Political Strategy for a Permanent Democratic Majority

Chait: Voter Suppression Driven By GOP Fear of Demographic Change

Jonathan Chait’s “Suppression vs. Turnout, the 2012 War” at New York magazine makes a persuasive case that the GOP is riddled with anxiety about demographic change and driven to panic and voter suppression because of it.

When Pennsylvania Republican and State House Majority Leader Mike Turzai boasted that the state’s restrictive new voter ID law would “allow Governor Romney to win the state of Pennsylvania,” he committed a classic Kinsley Gaffe, in which a politician inadvertently blurts out what he really believes instead of what he is supposed to say. Turzai’s gaffe was actually a Bond Villain Gaffe, which is a subset of the Kinsley Gaffe, in which rampant egomania drives you to unadvisedly confess your evil scheme.
The Pennsylvania law, which would knock some three quarters of a million disproportionately Democratic voters off the rolls, is best understood in the context of an electorate that is rapidly growing more Democratic. Ruy Teixeira and John Judis argued a decade ago that the electorate was transforming, so that the groups most loyal to the GOP were shrinking while those most loyal to the Democrats were increasing. I argued in a print story this year that panic over this demographic change was underlying much of the GOP’s behavior in recent years. Conservatives like Sean Trende insisted that the demographic trends that have occurred in recent elections, during which the minority share of the electorate has steadily grown, may not continue.

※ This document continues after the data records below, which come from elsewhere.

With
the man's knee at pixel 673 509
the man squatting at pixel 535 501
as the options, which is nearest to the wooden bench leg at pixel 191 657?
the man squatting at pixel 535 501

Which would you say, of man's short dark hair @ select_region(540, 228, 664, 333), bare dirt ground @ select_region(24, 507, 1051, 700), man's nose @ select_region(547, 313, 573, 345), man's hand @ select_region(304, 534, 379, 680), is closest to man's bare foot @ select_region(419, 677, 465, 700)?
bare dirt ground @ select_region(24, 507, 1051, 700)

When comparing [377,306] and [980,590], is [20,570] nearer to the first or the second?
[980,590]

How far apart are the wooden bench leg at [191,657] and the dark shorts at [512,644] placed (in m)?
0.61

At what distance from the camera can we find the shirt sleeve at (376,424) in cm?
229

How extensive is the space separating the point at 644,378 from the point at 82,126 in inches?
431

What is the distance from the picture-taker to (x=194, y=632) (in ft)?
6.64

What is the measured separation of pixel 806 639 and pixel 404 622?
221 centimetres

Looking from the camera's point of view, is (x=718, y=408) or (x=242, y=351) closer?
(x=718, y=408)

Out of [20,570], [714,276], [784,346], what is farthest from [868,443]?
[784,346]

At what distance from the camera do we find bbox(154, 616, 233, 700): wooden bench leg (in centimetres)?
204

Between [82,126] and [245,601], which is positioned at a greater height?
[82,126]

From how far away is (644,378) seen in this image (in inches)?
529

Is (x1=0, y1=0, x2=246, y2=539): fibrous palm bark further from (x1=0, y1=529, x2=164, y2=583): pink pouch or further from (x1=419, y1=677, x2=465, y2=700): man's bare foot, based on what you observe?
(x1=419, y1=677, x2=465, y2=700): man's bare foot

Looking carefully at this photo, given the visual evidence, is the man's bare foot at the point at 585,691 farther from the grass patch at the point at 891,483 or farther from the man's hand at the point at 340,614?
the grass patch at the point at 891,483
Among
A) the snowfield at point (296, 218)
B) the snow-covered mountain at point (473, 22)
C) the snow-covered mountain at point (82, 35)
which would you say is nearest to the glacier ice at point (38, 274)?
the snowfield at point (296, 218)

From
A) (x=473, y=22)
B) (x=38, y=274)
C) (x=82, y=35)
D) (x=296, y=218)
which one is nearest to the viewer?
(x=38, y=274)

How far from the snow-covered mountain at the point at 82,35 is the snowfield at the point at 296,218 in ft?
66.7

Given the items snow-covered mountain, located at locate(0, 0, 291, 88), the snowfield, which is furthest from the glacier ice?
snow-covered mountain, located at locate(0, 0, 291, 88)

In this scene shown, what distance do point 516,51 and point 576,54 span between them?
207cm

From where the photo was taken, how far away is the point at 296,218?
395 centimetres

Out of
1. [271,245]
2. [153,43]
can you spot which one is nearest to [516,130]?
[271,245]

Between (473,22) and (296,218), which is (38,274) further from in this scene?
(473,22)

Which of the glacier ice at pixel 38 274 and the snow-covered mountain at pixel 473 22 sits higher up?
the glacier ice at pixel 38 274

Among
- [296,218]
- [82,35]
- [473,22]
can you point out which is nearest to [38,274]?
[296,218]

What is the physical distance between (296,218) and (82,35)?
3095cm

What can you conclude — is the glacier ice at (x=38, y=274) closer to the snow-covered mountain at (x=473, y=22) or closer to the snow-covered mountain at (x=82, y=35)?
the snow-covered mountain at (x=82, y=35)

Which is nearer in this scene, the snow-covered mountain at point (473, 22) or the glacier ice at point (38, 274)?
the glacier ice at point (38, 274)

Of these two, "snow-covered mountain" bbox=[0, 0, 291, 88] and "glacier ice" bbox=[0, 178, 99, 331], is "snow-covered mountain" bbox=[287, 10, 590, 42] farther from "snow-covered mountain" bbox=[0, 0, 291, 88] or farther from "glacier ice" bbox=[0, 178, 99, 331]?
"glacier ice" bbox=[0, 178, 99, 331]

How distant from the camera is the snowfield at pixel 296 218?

Chait references Teixeira’s and William Frey’s “new and fascinating column showing for the first time that the trends underlying the Emerging Democratic Majority have indeed continued.” Chait is not exaggerating. The Teixeira/Frey TNR column is shaking up the common wisdom among pundits across the political spectrum. Chait’s point is that GOP fear of demographic transformation is what is driving their all-out war on voting.
You don’t have to be a social psychologist to see that the modern GOP is energized more by fear of political destruction than anything else. Their predictable response is often to suppress others, in this case non-white voters. As Chait puts it, “…The overwhelming thrust of the myriad changes to voting introduced by Republicans since 2010 is to make voting a bigger hassle and discourage marginal, transient, and first-time voters — that is, the component parts of the emerging Democratic coalition.”